Task to carry out:
Write out the full listing exactly as it appears below.

*** Data excerpts Section Begins ***

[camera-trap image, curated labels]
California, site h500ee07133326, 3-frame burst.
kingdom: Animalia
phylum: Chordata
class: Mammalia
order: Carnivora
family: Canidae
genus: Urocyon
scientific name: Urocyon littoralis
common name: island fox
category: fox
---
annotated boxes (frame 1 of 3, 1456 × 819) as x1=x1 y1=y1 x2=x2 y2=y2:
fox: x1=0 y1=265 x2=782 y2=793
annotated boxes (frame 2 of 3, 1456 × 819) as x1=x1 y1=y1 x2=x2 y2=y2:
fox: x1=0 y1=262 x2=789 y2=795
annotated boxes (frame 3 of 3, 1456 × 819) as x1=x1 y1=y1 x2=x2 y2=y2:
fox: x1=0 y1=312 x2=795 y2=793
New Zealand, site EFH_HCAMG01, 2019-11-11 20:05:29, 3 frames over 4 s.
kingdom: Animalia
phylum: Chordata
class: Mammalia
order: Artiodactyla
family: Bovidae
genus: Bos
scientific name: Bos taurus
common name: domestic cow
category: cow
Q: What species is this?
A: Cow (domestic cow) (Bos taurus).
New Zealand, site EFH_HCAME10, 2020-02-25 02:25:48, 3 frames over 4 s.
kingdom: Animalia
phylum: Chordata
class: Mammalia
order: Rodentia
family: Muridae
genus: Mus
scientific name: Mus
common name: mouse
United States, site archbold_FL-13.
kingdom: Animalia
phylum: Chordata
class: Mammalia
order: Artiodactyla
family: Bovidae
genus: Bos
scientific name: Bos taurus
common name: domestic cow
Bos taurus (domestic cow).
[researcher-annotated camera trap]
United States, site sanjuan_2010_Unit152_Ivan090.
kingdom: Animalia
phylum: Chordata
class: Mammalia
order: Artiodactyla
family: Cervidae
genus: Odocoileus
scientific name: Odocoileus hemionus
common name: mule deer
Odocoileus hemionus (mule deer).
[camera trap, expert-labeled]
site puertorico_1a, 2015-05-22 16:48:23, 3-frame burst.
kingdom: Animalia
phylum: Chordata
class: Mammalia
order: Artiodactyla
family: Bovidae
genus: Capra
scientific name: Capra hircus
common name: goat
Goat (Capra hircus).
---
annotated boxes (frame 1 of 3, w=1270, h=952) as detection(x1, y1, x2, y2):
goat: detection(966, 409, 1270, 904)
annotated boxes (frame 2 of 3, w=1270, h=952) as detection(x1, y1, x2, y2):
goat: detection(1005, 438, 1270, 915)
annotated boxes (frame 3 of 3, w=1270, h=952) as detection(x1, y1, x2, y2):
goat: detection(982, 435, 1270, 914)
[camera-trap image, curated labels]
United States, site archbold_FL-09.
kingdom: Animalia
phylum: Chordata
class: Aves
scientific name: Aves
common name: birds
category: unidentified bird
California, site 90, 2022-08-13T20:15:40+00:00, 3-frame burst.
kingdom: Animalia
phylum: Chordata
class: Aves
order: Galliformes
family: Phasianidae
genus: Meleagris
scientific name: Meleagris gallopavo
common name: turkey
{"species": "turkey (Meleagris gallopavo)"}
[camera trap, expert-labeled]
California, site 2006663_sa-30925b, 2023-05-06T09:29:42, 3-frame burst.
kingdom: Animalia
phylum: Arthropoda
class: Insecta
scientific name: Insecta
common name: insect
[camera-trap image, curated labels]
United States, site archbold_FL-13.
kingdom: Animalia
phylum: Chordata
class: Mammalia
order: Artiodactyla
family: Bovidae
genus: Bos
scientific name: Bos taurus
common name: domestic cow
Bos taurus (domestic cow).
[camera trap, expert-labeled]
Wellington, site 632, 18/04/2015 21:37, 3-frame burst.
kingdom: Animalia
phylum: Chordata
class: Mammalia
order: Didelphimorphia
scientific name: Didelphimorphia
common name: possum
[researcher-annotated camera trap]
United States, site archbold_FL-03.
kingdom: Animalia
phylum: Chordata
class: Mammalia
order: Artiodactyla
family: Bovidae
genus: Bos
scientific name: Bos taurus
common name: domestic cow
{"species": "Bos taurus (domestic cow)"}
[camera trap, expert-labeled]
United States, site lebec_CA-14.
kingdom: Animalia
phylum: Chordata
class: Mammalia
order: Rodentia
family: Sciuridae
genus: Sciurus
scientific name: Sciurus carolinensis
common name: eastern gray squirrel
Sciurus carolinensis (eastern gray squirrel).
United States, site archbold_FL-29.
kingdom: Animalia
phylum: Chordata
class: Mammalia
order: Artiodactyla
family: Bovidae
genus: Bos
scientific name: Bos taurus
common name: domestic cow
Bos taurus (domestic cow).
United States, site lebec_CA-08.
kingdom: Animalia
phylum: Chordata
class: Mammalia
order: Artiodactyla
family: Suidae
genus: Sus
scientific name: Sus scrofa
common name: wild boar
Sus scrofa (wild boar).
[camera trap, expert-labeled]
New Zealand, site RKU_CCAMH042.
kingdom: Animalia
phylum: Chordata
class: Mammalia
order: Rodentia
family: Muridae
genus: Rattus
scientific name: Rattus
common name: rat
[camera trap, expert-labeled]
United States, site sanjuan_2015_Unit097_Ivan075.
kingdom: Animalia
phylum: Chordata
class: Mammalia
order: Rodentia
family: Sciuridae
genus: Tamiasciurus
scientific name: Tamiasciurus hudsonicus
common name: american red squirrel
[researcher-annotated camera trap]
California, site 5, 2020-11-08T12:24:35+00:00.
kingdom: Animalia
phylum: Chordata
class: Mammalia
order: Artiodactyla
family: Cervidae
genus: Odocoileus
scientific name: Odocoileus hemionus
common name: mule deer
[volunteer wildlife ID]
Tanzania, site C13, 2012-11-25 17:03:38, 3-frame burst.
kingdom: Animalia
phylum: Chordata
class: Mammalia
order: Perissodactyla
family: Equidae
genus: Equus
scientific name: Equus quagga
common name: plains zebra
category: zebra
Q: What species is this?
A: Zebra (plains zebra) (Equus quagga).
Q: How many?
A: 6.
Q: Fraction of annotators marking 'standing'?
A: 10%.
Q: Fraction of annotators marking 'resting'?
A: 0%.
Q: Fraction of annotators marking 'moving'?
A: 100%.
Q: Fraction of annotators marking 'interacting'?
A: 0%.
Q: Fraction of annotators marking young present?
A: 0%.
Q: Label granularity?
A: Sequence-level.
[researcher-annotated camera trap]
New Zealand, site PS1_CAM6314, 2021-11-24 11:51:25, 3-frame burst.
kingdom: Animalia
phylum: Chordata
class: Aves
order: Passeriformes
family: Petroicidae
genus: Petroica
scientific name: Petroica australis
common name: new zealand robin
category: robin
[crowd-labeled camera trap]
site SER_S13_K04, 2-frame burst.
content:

*** Data excerpts Section Ends ***

Solution to the exercise:
[camera-trap image, curated labels]
California, site h500ee07133326, 3-frame burst.
kingdom: Animalia
phylum: Chordata
class: Mammalia
order: Carnivora
family: Canidae
genus: Urocyon
scientific name: Urocyon littoralis
common name: island fox
category: fox
---
annotated boxes (frame 1 of 3, 1456 × 819) as x1=x1 y1=y1 x2=x2 y2=y2:
fox: x1=0 y1=265 x2=782 y2=793
annotated boxes (frame 2 of 3, 1456 × 819) as x1=x1 y1=y1 x2=x2 y2=y2:
fox: x1=0 y1=262 x2=789 y2=795
annotated boxes (frame 3 of 3, 1456 × 819) as x1=x1 y1=y1 x2=x2 y2=y2:
fox: x1=0 y1=312 x2=795 y2=793
New Zealand, site EFH_HCAMG01, 2019-11-11 20:05:29, 3 frames over 4 s.
kingdom: Animalia
phylum: Chordata
class: Mammalia
order: Artiodactyla
family: Bovidae
genus: Bos
scientific name: Bos taurus
common name: domestic cow
category: cow
Q: What species is this?
A: Cow (domestic cow) (Bos taurus).
New Zealand, site EFH_HCAME10, 2020-02-25 02:25:48, 3 frames over 4 s.
kingdom: Animalia
phylum: Chordata
class: Mammalia
order: Rodentia
family: Muridae
genus: Mus
scientific name: Mus
common name: mouse
United States, site archbold_FL-13.
kingdom: Animalia
phylum: Chordata
class: Mammalia
order: Artiodactyla
family: Bovidae
genus: Bos
scientific name: Bos taurus
common name: domestic cow
Bos taurus (domestic cow).
[researcher-annotated camera trap]
United States, site sanjuan_2010_Unit152_Ivan090.
kingdom: Animalia
phylum: Chordata
class: Mammalia
order: Artiodactyla
family: Cervidae
genus: Odocoileus
scientific name: Odocoileus hemionus
common name: mule deer
Odocoileus hemionus (mule deer).
[camera trap, expert-labeled]
site puertorico_1a, 2015-05-22 16:48:23, 3-frame burst.
kingdom: Animalia
phylum: Chordata
class: Mammalia
order: Artiodactyla
family: Bovidae
genus: Capra
scientific name: Capra hircus
common name: goat
Goat (Capra hircus).
---
annotated boxes (frame 1 of 3, w=1270, h=952) as detection(x1, y1, x2, y2):
goat: detection(966, 409, 1270, 904)
annotated boxes (frame 2 of 3, w=1270, h=952) as detection(x1, y1, x2, y2):
goat: detection(1005, 438, 1270, 915)
annotated boxes (frame 3 of 3, w=1270, h=952) as detection(x1, y1, x2, y2):
goat: detection(982, 435, 1270, 914)
[camera-trap image, curated labels]
United States, site archbold_FL-09.
kingdom: Animalia
phylum: Chordata
class: Aves
scientific name: Aves
common name: birds
category: unidentified bird
California, site 90, 2022-08-13T20:15:40+00:00, 3-frame burst.
kingdom: Animalia
phylum: Chordata
class: Aves
order: Galliformes
family: Phasianidae
genus: Meleagris
scientific name: Meleagris gallopavo
common name: turkey
{"species": "turkey (Meleagris gallopavo)"}
[camera trap, expert-labeled]
California, site 2006663_sa-30925b, 2023-05-06T09:29:42, 3-frame burst.
kingdom: Animalia
phylum: Arthropoda
class: Insecta
scientific name: Insecta
common name: insect
[camera-trap image, curated labels]
United States, site archbold_FL-13.
kingdom: Animalia
phylum: Chordata
class: Mammalia
order: Artiodactyla
family: Bovidae
genus: Bos
scientific name: Bos taurus
common name: domestic cow
Bos taurus (domestic cow).
[camera trap, expert-labeled]
Wellington, site 632, 18/04/2015 21:37, 3-frame burst.
kingdom: Animalia
phylum: Chordata
class: Mammalia
order: Didelphimorphia
scientific name: Didelphimorphia
common name: possum
[researcher-annotated camera trap]
United States, site archbold_FL-03.
kingdom: Animalia
phylum: Chordata
class: Mammalia
order: Artiodactyla
family: Bovidae
genus: Bos
scientific name: Bos taurus
common name: domestic cow
{"species": "Bos taurus (domestic cow)"}
[camera trap, expert-labeled]
United States, site lebec_CA-14.
kingdom: Animalia
phylum: Chordata
class: Mammalia
order: Rodentia
family: Sciuridae
genus: Sciurus
scientific name: Sciurus carolinensis
common name: eastern gray squirrel
Sciurus carolinensis (eastern gray squirrel).
United States, site archbold_FL-29.
kingdom: Animalia
phylum: Chordata
class: Mammalia
order: Artiodactyla
family: Bovidae
genus: Bos
scientific name: Bos taurus
common name: domestic cow
Bos taurus (domestic cow).
United States, site lebec_CA-08.
kingdom: Animalia
phylum: Chordata
class: Mammalia
order: Artiodactyla
family: Suidae
genus: Sus
scientific name: Sus scrofa
common name: wild boar
Sus scrofa (wild boar).
[camera trap, expert-labeled]
New Zealand, site RKU_CCAMH042.
kingdom: Animalia
phylum: Chordata
class: Mammalia
order: Rodentia
family: Muridae
genus: Rattus
scientific name: Rattus
common name: rat
[camera trap, expert-labeled]
United States, site sanjuan_2015_Unit097_Ivan075.
kingdom: Animalia
phylum: Chordata
class: Mammalia
order: Rodentia
family: Sciuridae
genus: Tamiasciurus
scientific name: Tamiasciurus hudsonicus
common name: american red squirrel
[researcher-annotated camera trap]
California, site 5, 2020-11-08T12:24:35+00:00.
kingdom: Animalia
phylum: Chordata
class: Mammalia
order: Artiodactyla
family: Cervidae
genus: Odocoileus
scientific name: Odocoileus hemionus
common name: mule deer
[volunteer wildlife ID]
Tanzania, site C13, 2012-11-25 17:03:38, 3-frame burst.
kingdom: Animalia
phylum: Chordata
class: Mammalia
order: Perissodactyla
family: Equidae
genus: Equus
scientific name: Equus quagga
common name: plains zebra
category: zebra
Q: What species is this?
A: Zebra (plains zebra) (Equus quagga).
Q: How many?
A: 6.
Q: Fraction of annotators marking 'standing'?
A: 10%.
Q: Fraction of annotators marking 'resting'?
A: 0%.
Q: Fraction of annotators marking 'moving'?
A: 100%.
Q: Fraction of annotators marking 'interacting'?
A: 0%.
Q: Fraction of annotators marking young present?
A: 0%.
Q: Label granularity?
A: Sequence-level.
[researcher-annotated camera trap]
New Zealand, site PS1_CAM6314, 2021-11-24 11:51:25, 3-frame burst.
kingdom: Animalia
phylum: Chordata
class: Aves
order: Passeriformes
family: Petroicidae
genus: Petroica
scientific name: Petroica australis
common name: new zealand robin
category: robin
[crowd-labeled camera trap]
site SER_S13_K04, 2-frame burst.
content:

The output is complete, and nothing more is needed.